Issuer: reAlpha Tech Corp. (AIRE)
CIK: 0001859199
Period of Report: 2025-04-30

Reporting Person: Phadke Piyush (Chief Financial Officer)

Non-Derivative Transactions

Date Security Code Shares Price A/D Holdings After Ownership
2025-04-30 Common Stock A 68162 Acquired 68162 Direct
2025-04-30 Common Stock A 96914 Acquired 165076 Direct

Footnotes

F1: Represents restricted stock units (each, an "RSU" and collectively, "RSUs") granted on April 30, 2025, pursuant to the Issuer's 2025 Short-Term Incentive Plan (the "STIP") and under its 2022 Equity Incentive Plan (as amended, the "Plan") upon achievement of performance goals for the fiscal quarter ended March 31, 2025, as approved by the Compensation Committee. Each RSU represents a contingent right to receive one share of common stock of the Issuer. 50% of these RSUs will vest on the date that is 12 months from the date of grant and the remaining 50% will vest in four equal quarterly installments over the next 12-month period thereafter, subject to the continuous service of the reporting person on such vesting dates and compliance with the terms and conditions of the STIP and the Plan. The number of RSUs awarded is based on the closing price of the Issuer's common stock as reported on the Nasdaq Capital Market on April 30, 2025, of $0.6449.

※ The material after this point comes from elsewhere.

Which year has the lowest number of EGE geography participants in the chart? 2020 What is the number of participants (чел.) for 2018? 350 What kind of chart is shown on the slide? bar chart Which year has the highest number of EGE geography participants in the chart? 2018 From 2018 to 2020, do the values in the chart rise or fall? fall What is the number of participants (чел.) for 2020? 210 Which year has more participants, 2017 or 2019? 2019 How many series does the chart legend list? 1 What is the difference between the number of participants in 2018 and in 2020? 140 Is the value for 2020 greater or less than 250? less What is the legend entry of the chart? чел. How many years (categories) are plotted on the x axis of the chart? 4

F2: Due to a character limit, Footnote 2 is a continuation of Footnote 1: Unvested RSUs are forfeited if the reporting person is separated from service with the Issuer for any or no reason.

F3: Represents RSUs granted on April 30, 2025, by the Compensation Committee under the Plan as compensation for services as an executive officer during the fiscal quarter ended March 31, 2025. Each RSU represents a contingent right to receive one share of common stock of the Issuer. 50% of these RSUs will vest on the date that is 12 months from the date of grant and the remaining 50% will vest in four equal quarterly installments over the next 12-month period thereafter, subject to the continuous service of the reporting person on such vesting dates and compliance with the terms and conditions of the Plan. The number of RSUs awarded is based on the closing price of the Issuer's common stock as reported on the Nasdaq Capital Market on April 30, 2025, of $0.6449. Unvested RSUs are forfeited if the reporting person is separated from service with the Issuer for any or no reason.